Saving the State from itself

04/01/2006

Source : Ha’aretz

The story of the village of Bil’in is not just another ordinary story about the injustices of the occupation, but the essence instead of the depravity of the occupation policy. The bulldozers in Bil’in are pressing ahead at full steam. They are uprooting olive trees and destroying agricultural land, and all for the sake of laying the ground for the construction of hundreds of housing units for the ultra-Orthodox on land appropriated from its Palestinian owners with the use of shady powers of attorney. At the same time, the state is putting on a false front of building a security fence on Bil’in land, and the public sees the bulldozers as the Israeli citizens’ protectors against terror.

Overseeing it all is the man who earned the nickname "Bulldozer;" and he is riding the wave of this lively illicit activity all the way to the Prime Minister’s Office, at the head of the Kadima party, which is speaking about a determined war against crime. In Ariel Sharon’s jargon, dating back to the periods in which he was building settlements on every hilltop, this action is known as "establishing facts on the ground." Israel’s border is not being determined through negotiations with the Palestinians, nor via a transparent and democratic debate.

Instead, it is being determined by means of bulldozers, and the interests of politicians and behind-the-scenes contractors who are covering the area of the fence’s construction with a network of low-cost housing units, some of which are illegal.

In the wake of the international attention that the village of Bil’in has attracted, and against the backdrop of the petition to the High Court of Justice filed by residents of the village against the appropriation of their land, documents attesting to the veracity of these claims have started to surface. The Civil Administration confirms that illegal construction was approved, and the entrepreneurs are claiming that the situation is irreversible after some 520 housing units have already been sold.

Private Palestinian land was turned into state land in dubious ways, and it all took place, according to the documents, with the knowledge of the head of the Modi’in Ilit Council, Yaakov Gutterman. It turns out that even after the local planning and building committee issued an order to suspend the construction work, the bulldozers are pressing on regardless. It turns out, too, that the construction is taking place, in actual fact, outside Modi’in Ilit’s jurisdiction. But in a government in which Sharon and Shaul Mofaz view things in the same vein- and, for the most part, turn a joint blind eye toward the illegal outposts, the uprooting of olive trees and other illegal construction- there is no chance for a change.
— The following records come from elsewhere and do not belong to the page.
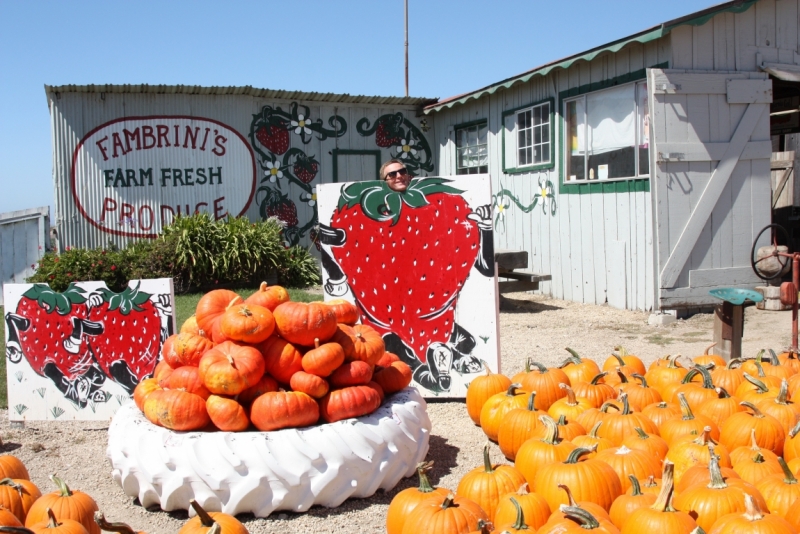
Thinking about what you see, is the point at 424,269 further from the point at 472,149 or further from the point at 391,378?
the point at 472,149

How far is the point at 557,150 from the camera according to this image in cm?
1107

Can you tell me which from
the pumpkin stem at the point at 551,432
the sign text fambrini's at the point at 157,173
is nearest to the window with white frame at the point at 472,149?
the sign text fambrini's at the point at 157,173

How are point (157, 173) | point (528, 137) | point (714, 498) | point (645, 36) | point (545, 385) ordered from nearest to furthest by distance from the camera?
point (714, 498) → point (545, 385) → point (645, 36) → point (528, 137) → point (157, 173)

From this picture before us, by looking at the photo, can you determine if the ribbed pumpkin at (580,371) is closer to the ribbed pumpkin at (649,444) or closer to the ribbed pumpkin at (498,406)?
the ribbed pumpkin at (498,406)

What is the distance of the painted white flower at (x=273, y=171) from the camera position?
46.7ft

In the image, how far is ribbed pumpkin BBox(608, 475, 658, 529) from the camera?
111 inches

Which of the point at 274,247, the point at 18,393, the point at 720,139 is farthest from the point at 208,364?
the point at 274,247

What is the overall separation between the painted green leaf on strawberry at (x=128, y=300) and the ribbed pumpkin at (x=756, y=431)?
3.90 meters

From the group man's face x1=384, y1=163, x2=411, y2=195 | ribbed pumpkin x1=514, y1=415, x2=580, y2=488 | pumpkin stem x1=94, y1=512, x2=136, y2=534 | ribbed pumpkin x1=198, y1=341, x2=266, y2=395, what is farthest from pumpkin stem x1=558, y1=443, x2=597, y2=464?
man's face x1=384, y1=163, x2=411, y2=195

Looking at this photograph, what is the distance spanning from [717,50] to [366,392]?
300 inches

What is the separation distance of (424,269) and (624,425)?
221 centimetres

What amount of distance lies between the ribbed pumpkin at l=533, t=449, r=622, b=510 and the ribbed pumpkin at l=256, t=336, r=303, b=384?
1455 millimetres

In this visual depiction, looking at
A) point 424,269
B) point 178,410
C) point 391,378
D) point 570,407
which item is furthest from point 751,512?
point 424,269

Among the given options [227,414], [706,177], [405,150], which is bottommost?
[227,414]
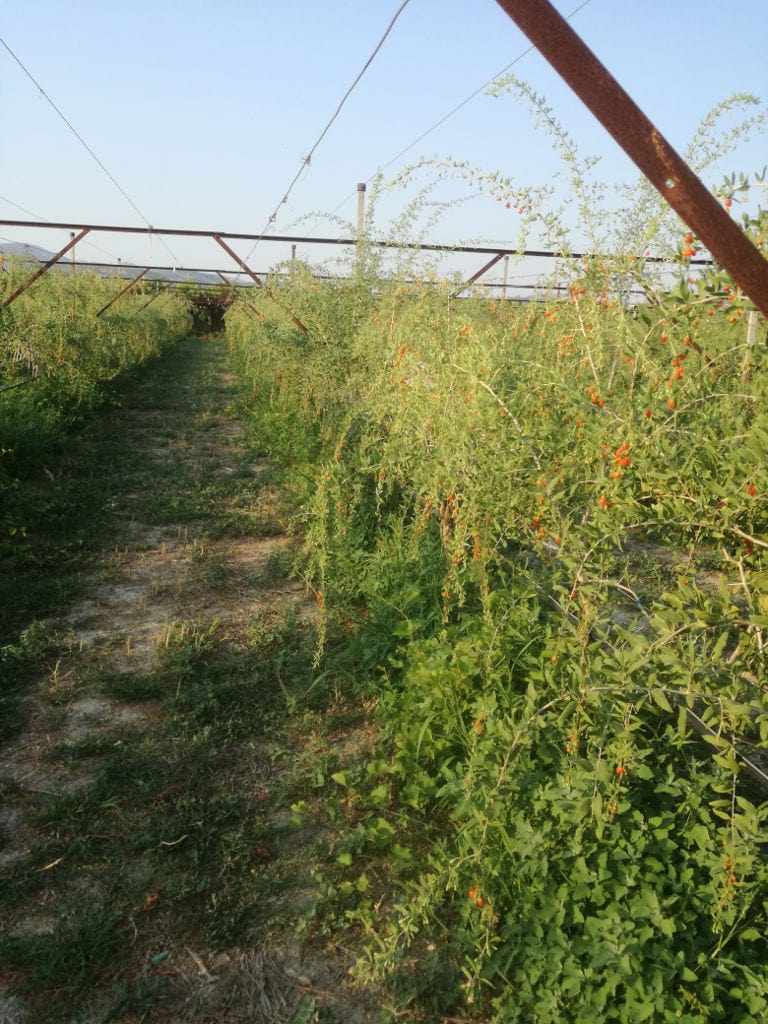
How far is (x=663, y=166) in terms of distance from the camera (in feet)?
3.66

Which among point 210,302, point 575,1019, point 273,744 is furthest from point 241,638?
point 210,302

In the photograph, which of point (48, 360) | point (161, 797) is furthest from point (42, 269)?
point (161, 797)

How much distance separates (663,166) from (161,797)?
2.28 m

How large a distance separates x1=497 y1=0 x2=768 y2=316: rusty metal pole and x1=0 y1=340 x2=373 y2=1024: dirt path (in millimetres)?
1800

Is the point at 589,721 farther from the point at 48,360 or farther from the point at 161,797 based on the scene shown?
the point at 48,360

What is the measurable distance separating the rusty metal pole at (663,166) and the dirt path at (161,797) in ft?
5.91

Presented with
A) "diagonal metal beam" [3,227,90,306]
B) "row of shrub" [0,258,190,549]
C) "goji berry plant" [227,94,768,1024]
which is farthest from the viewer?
"diagonal metal beam" [3,227,90,306]

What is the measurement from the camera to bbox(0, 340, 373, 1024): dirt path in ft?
6.07

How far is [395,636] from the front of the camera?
3.24 metres

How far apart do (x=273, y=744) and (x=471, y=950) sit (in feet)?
3.59

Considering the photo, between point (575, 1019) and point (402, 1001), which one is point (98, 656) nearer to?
point (402, 1001)

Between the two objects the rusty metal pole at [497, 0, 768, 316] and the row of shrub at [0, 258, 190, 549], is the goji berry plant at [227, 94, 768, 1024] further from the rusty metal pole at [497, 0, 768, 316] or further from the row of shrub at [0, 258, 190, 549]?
the row of shrub at [0, 258, 190, 549]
If the attorney general was to demonstrate some bravado and not send representatives of the State Prosecutor’s Office to the High Court to defend every one of the government’s whims with security arguments; and if Justice Minister Tzipi Livni was to request explanations from Sharon and Mofaz and thereby justify the positive public image she has acquired; and if the media was to refrain from leaving the struggle in Bil’in in the hands of groups of demonstrators from the left and see it instead as another aspect of preserving the rule of law - the process of determining the borderline by means of dispossessing the legal owners of the land could perhaps be stopped.

At this point in time, it appears that the High Court will again be called upon to save the country from itself and from the intentional and despicable policies of its leaders.